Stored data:
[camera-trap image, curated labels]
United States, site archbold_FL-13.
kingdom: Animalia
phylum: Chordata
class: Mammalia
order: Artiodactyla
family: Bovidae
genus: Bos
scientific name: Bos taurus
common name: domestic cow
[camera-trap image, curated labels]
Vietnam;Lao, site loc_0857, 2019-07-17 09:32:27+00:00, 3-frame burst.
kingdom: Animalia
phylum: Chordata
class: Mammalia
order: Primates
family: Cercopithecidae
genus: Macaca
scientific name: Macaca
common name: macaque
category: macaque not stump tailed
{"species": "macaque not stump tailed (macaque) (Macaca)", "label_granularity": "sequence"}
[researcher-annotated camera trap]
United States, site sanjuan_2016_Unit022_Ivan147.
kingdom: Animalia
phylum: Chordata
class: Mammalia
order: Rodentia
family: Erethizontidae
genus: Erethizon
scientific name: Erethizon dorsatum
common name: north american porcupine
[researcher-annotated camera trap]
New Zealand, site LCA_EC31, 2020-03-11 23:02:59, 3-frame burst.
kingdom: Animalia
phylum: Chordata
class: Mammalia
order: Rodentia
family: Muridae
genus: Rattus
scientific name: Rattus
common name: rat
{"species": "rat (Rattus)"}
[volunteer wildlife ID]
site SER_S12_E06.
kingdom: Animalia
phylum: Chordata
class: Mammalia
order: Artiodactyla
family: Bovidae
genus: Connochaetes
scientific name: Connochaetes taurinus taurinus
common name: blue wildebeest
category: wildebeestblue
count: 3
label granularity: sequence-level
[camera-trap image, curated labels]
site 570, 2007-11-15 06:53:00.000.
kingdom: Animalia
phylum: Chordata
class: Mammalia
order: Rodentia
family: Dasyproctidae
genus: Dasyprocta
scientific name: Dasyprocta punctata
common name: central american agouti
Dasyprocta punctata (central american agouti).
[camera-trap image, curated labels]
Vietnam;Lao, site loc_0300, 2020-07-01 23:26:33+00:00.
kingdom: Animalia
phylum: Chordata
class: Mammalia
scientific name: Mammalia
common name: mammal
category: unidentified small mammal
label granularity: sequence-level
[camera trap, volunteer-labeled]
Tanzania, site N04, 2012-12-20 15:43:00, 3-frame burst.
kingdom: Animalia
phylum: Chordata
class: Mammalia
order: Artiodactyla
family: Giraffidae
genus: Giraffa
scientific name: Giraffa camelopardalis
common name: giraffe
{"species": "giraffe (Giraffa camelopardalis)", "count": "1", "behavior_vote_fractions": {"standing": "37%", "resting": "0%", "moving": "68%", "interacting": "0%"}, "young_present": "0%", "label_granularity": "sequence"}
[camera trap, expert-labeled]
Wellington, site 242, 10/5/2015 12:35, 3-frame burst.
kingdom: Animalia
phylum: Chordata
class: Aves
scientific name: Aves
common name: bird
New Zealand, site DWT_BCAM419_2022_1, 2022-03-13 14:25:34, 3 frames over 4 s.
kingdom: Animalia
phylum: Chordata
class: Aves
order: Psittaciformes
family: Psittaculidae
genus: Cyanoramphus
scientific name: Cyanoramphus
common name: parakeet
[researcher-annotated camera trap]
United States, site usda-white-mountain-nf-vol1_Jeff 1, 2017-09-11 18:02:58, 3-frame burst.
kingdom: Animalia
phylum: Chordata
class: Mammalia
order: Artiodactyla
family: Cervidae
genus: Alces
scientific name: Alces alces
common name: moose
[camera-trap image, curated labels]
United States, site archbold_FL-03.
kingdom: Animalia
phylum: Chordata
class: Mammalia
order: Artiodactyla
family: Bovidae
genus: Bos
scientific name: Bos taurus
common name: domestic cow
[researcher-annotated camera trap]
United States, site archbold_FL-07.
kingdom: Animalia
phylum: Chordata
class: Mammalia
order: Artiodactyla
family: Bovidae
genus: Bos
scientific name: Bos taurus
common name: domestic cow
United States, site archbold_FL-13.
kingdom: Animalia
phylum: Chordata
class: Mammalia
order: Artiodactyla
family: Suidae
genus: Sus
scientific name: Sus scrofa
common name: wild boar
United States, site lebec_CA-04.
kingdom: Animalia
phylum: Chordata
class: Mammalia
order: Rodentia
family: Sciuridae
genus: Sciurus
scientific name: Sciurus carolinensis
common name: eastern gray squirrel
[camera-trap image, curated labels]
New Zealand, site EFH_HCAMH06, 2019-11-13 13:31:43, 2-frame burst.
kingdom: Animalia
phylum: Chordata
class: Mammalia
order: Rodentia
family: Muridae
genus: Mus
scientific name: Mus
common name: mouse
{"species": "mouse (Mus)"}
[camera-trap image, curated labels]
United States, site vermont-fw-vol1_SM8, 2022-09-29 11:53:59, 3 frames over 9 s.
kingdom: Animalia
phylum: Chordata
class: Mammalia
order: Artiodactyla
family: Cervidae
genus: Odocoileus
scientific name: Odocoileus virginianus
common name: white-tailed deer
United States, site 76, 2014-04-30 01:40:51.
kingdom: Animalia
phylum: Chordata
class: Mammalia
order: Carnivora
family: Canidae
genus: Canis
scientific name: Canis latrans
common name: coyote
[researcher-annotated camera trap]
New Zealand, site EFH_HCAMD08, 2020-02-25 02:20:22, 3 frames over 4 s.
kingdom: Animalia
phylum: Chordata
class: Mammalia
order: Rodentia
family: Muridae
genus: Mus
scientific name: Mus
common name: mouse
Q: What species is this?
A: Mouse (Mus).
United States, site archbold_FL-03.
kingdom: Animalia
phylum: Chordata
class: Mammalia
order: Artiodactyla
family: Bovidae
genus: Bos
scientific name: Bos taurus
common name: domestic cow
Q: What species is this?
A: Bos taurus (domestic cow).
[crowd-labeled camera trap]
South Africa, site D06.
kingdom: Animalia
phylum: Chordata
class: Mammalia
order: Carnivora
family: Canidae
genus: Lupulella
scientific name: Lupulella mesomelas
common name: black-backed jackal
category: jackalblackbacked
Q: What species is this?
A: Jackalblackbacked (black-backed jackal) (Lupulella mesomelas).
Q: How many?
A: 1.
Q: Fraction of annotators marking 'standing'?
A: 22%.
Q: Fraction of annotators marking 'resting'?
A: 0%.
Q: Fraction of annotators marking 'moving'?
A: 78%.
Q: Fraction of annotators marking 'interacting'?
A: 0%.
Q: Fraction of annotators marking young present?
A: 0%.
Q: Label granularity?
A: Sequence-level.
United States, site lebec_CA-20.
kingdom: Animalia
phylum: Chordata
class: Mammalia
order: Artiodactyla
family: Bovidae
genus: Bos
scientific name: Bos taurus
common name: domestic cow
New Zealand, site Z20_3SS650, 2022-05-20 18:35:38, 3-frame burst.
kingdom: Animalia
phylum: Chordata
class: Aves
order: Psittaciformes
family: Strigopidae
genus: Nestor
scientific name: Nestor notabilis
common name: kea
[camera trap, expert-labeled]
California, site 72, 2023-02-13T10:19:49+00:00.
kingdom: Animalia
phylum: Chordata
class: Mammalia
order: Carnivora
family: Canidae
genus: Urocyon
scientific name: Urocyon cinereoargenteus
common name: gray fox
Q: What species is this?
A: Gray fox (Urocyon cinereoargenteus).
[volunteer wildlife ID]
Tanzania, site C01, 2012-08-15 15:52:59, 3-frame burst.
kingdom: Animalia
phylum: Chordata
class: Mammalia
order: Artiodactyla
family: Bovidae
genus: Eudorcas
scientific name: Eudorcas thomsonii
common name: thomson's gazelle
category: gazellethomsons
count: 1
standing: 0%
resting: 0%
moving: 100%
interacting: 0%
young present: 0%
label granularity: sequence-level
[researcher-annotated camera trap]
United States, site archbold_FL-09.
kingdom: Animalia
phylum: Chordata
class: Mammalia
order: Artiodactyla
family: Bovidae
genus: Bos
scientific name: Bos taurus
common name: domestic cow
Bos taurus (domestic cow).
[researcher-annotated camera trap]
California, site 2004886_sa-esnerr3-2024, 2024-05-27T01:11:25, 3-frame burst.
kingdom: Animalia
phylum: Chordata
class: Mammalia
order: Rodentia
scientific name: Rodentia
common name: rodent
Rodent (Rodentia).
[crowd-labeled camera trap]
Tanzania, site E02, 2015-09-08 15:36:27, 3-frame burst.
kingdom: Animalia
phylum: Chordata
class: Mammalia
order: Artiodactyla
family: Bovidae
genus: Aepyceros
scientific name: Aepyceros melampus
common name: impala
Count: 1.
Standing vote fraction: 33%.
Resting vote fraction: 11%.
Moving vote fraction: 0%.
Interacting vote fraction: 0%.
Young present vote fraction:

Task: Send back an exact copy of only the lines from the line with "United States, site vermont-fw-vol1_SM8, 2022-09-29" up to and including the line with "A: Mouse (Mus)." in the data above.

Your solution:
United States, site vermont-fw-vol1_SM8, 2022-09-29 11:53:59, 3 frames over 9 s.
kingdom: Animalia
phylum: Chordata
class: Mammalia
order: Artiodactyla
family: Cervidae
genus: Odocoileus
scientific name: Odocoileus virginianus
common name: white-tailed deer
United States, site 76, 2014-04-30 01:40:51.
kingdom: Animalia
phylum: Chordata
class: Mammalia
order: Carnivora
family: Canidae
genus: Canis
scientific name: Canis latrans
common name: coyote
[researcher-annotated camera trap]
New Zealand, site EFH_HCAMD08, 2020-02-25 02:20:22, 3 frames over 4 s.
kingdom: Animalia
phylum: Chordata
class: Mammalia
order: Rodentia
family: Muridae
genus: Mus
scientific name: Mus
common name: mouse
Q: What species is this?
A: Mouse (Mus).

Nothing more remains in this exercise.